Big Spider Love: The Brooch That Ate Brexit by Lou Stoppard

On Tuesday, while announcing the British Supreme Court’s unanimous ruling that Prime Minister Boris Johnson had illegally suspended Parliament, Lady Brenda Hale — the court’s first female president — wore a brooding fantastical diamanté spider brooch.

Its exact species was up for debate, though many social media observers thought the animal shape on the left shoulder of her black dress closely resembled the flesh-eating camel spider.

They also thought it was a silent message to Mr. Johnson, a man often seen as unaccustomed to facing consequences for his actions.

“We stan a brooch queen,” wrote Tom Rasmussen, author of “Diary of a Drag Queen,” on Twitter, using social media shorthand for obsessive love.

One particularly imaginative sleuth wondered if Lady Hale, 74, could be referring to “Boris The Spider,” a 1966 song by the Who, the lyrics of which include: “Creepy, creepy, crawly, crawly/ Creepy, creepy, crawly, crawly/ He’s come to a sticky end.”
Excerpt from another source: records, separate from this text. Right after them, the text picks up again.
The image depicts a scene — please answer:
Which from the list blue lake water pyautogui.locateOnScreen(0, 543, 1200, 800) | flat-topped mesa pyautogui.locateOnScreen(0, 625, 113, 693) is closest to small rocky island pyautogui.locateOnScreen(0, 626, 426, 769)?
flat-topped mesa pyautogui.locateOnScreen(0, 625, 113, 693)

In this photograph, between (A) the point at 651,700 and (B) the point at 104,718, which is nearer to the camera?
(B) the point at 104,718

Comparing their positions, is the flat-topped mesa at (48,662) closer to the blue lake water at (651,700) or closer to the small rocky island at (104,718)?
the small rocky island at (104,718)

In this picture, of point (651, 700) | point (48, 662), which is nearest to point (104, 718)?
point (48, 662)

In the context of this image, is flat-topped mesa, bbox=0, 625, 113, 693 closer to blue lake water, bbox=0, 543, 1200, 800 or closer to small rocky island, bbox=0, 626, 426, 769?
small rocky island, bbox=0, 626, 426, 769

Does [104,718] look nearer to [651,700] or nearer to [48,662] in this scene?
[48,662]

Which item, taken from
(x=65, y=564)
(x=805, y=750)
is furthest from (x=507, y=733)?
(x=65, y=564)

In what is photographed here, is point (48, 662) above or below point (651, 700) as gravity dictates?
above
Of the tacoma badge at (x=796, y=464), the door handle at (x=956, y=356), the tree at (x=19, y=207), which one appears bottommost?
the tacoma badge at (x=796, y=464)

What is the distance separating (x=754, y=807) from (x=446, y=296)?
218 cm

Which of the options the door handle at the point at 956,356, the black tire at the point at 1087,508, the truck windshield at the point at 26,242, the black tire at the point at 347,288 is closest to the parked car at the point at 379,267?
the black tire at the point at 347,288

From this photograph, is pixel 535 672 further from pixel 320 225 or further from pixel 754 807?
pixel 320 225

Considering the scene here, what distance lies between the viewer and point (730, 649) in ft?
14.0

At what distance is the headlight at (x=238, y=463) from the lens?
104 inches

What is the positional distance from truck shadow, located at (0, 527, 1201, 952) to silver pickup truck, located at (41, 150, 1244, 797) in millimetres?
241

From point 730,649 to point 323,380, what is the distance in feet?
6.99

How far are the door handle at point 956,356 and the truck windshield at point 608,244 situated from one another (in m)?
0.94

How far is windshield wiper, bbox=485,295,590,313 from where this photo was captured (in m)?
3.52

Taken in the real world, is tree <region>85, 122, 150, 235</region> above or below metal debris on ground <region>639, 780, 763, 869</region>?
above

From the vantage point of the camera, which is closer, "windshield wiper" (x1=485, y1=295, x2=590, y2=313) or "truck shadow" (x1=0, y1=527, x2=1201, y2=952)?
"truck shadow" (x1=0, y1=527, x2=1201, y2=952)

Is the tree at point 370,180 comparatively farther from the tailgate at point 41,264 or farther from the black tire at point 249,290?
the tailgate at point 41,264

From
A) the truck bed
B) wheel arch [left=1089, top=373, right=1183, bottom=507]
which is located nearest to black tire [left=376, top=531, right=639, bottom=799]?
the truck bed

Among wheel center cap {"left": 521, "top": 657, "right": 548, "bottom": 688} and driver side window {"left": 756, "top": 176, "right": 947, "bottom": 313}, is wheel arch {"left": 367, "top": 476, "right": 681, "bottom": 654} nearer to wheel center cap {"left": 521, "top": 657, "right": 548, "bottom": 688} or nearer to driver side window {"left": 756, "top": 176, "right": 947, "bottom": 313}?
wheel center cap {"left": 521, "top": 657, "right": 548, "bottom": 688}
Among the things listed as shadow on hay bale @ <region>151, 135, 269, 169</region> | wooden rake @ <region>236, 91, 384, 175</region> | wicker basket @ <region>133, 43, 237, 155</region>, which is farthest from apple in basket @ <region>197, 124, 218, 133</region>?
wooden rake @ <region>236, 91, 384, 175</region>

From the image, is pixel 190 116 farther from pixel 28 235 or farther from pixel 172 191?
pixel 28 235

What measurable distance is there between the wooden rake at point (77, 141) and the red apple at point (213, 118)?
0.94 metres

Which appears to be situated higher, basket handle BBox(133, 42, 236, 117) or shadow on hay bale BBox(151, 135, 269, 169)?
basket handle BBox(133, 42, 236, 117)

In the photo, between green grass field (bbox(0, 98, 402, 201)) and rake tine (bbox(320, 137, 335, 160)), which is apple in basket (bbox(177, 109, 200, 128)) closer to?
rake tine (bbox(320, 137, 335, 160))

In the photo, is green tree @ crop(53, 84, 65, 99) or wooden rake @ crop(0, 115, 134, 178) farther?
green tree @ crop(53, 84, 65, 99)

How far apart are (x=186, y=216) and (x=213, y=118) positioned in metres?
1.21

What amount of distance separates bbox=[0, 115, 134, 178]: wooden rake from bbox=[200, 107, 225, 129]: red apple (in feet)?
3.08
Others breathed a sigh of relief; this year’s Halloween costume, finally sorted. Within hours, Balcony Shirts, a British T-shirt company, started selling a “Lady Hale Spider Brooch T-shirt,” featuring a silver spider motif.

It was the most heralded use of a brooch in politics since Madeleine K. Albright, the secretary of state under President Bill Clinton. In 2009, she published a book, “Read My Pins: Stories From a Diplomat’s Jewel Box,” and the following year lent more than 200 of her brooches to an exhibition at the Smithsonian Castle.